## Do zrobienia
• 1. Przepisz wiernie fragment tekstu o kradzieży tożsamości od „O kradzieży tożsamości” do „nas naprawdę opłakane.”, łącznie z tymi słowami.
• 2. Jakie dwa sposoby zastrzeżenia numeru PESEL przewidują nowe przepisy opisane w tekście o kradzieży tożsamości?
• 3. Dopisz dalszy ciąg tekstu o kradzieży tożsamości, zaczynając po jego ostatnim zdaniu.

## Wybrany fragment
——
Czym jest kradzież tożsamości?
Wielu osobom może się tutaj odpalić skojarzenie z jakimś filmem lub serialem, w którym ktoś dosłownie podszywał się pod jakąś osobę, nie tylko upodabniając się do niej wyglądem, ale również posługując się jej danymi osobowymi. W praktyce może nie wygląda to tak ekstremalnie i przestępca nie chodzi przebrany w nasze ubrania, jednak to wcale nie oznacza, że realna kradzież tożsamości jest czymś mniej strasznym. Wręcz przeciwnie.
O kradzieży tożsamości mówimy w sytuacji, gdy ktoś wejdzie w posiadanie naszych danych osobowych bez naszej zgody. Mogą być to loginy do for internetowych, na których ktoś będzie się pod nas podszywał, albo pełen zakres danych personalnych, które posłużą przestępcy np. do wzięcia na nas kredytu.
Czytaj też: Polacy naprawdę wierzą, że za 10 zł dostaną paletę sprzętu? Oszustwo na Facebooku ma się świetnie
Warto pamiętać, że takie dane, zwłaszcza te z dowodu osobistego, mogą być pozyskane na wiele sposobów, od klasycznej kradzieży portfela, przez włamanie do komputera, a na wygrzebaniu starych dokumentów ze śmietnika kończąc. Niezwykle ważnym jest więc należyte dbanie o własne bezpieczeństwo, by dawać przestępcom jak najmniej okazji do takiej kradzieży. Inaczej skutki mogą być dla nas naprawdę opłakane.
Wspomniane podszywanie się na forach to chyba najlżejsze, co może nas spotkać i w praktyce przestępcy raczej w takie coś się nie bawią. Bardziej prawdopodobne (czarne) scenariusze obejmują wyłudzenie kredytów, dokonywanie różnego rodzaju zakupów, wynajęcie mieszkania na nasze nazwisko w celu kradzieży jego wyposażenia i wiele, wiele innych.
Przed samą kradzieżą można chronić się na wiele sposobów (polecamy zajrzeć na stronę BIK-u, gdzie znajdziecie porady na ten temat), ale co zrobić, gdy nasza tożsamość już trafi w niepowołane ręce?
Jak informuje Dziennik Gazeta Prawna, przepisy, które właśnie przygotował minister cyfryzacji, mają właśnie na celu ochronę przed takimi skutkami. Umożliwią bowiem każdemu możliwość szybkiego zastrzeżenia numeru PESEL przez aplikację mObywatel, albo też w bardziej tradycyjnej formie – w urzędzie gminy na piśmie.
Czytaj też: ePUAP do zaorania. Wszystkie sprawy urzędowe załatwisz przez telefon i aplikację mObywatel
Dzięki temu będziemy mogli czuć się o wiele bezpieczniej, zwłaszcza że do tej pory nie było właściwie żadnej możliwości przeciwdziałania skutkom kradzieży tożsamości. Jest oczywiście opcja monitoringu naszej sytuacji kredytowej, w ramach której dostaje się powiadomienia o każdej próbie zawarcia umowy kredytu lub pożyczki na nasze nazwisko, ale to usługa płatna, a nie każdego na to stać. Tymczasem zastrzeżenie numeru PESEL będzie darmowe, a co najważniejsze – będzie można dokonać tego właściwie od razu, gdy tylko zauważymy zniknięcie dowodu osobistego. Jeśli więc dojdzie do wycieku czy kradzieży danych, mamy realną możliwość reakcji.
——
## Podane informacje
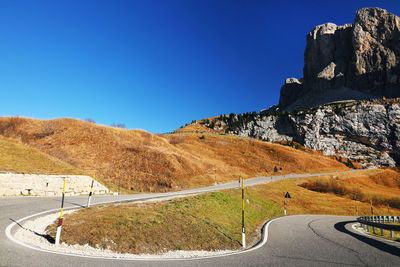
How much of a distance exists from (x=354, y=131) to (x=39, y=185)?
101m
——
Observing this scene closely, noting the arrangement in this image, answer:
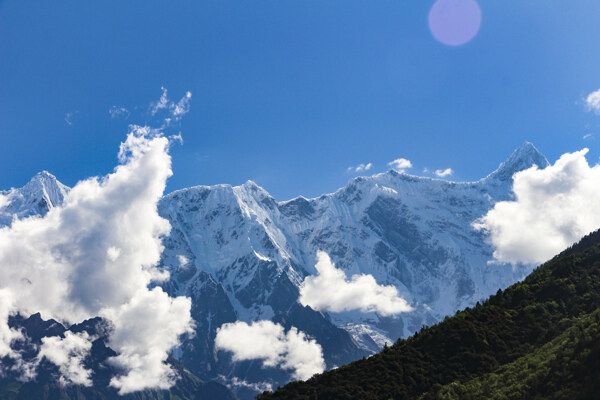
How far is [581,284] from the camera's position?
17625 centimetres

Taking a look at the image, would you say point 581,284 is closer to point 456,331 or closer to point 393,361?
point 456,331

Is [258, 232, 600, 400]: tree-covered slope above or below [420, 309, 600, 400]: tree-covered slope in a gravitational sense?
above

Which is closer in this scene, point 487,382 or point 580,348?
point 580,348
——
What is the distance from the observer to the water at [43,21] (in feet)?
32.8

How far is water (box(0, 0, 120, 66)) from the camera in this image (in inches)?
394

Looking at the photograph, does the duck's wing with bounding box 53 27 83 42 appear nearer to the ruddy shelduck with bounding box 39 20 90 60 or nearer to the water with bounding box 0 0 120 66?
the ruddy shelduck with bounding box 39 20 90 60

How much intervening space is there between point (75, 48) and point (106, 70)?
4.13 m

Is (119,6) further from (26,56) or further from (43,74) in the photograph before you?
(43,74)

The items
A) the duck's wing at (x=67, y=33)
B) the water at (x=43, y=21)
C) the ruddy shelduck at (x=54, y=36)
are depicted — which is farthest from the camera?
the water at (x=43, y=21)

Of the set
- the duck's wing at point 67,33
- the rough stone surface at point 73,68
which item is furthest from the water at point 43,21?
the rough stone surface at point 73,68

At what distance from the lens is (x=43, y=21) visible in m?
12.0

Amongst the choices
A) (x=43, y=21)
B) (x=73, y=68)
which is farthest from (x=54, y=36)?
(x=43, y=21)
——
## Odpowiedzi pisemne
• 1.
O kradzieży tożsamości mówimy w sytuacji, gdy ktoś wejdzie w posiadanie naszych danych osobowych bez naszej zgody. Mogą być to loginy do for internetowych, na których ktoś będzie się pod nas podszywał, albo pełen zakres danych personalnych, które posłużą przestępcy np. do wzięcia na nas kredytu.
Czytaj też: Polacy naprawdę wierzą, że za 10 zł dostaną paletę sprzętu? Oszustwo na Facebooku ma się świetnie
Warto pamiętać, że takie dane, zwłaszcza te z dowodu osobistego, mogą być pozyskane na wiele sposobów, od klasycznej kradzieży portfela, przez włamanie do komputera, a na wygrzebaniu starych dokumentów ze śmietnika kończąc. Niezwykle ważnym jest więc należyte dbanie o własne bezpieczeństwo, by dawać przestępcom jak najmniej okazji do takiej kradzieży. Inaczej skutki mogą być dla nas naprawdę opłakane.

• 2. Przez aplikację mObywatel albo na piśmie w urzędzie gminy.

• 3.
Co istotne, ustawa będzie też zobowiązywać firmy do sprawdzenia przed zawarciem umowy, czy dany numer PESEL nie był zastrzeżony. Dostęp do tych informacji będzie na bieżąco, po jednorazowej weryfikacji. Na początku dotyczyć to będzie banków i instytucji finansowych, a także notariuszy. Z czasem obejmie również operatorów telekomunikacyjnych. Kredyty, pożyczki czy właśnie wyłudzenia smartfonów w ramach umów telekomunikacyjnych są najczęstszymi przypadkami, w których przestępcy wykorzystują skradzione dane.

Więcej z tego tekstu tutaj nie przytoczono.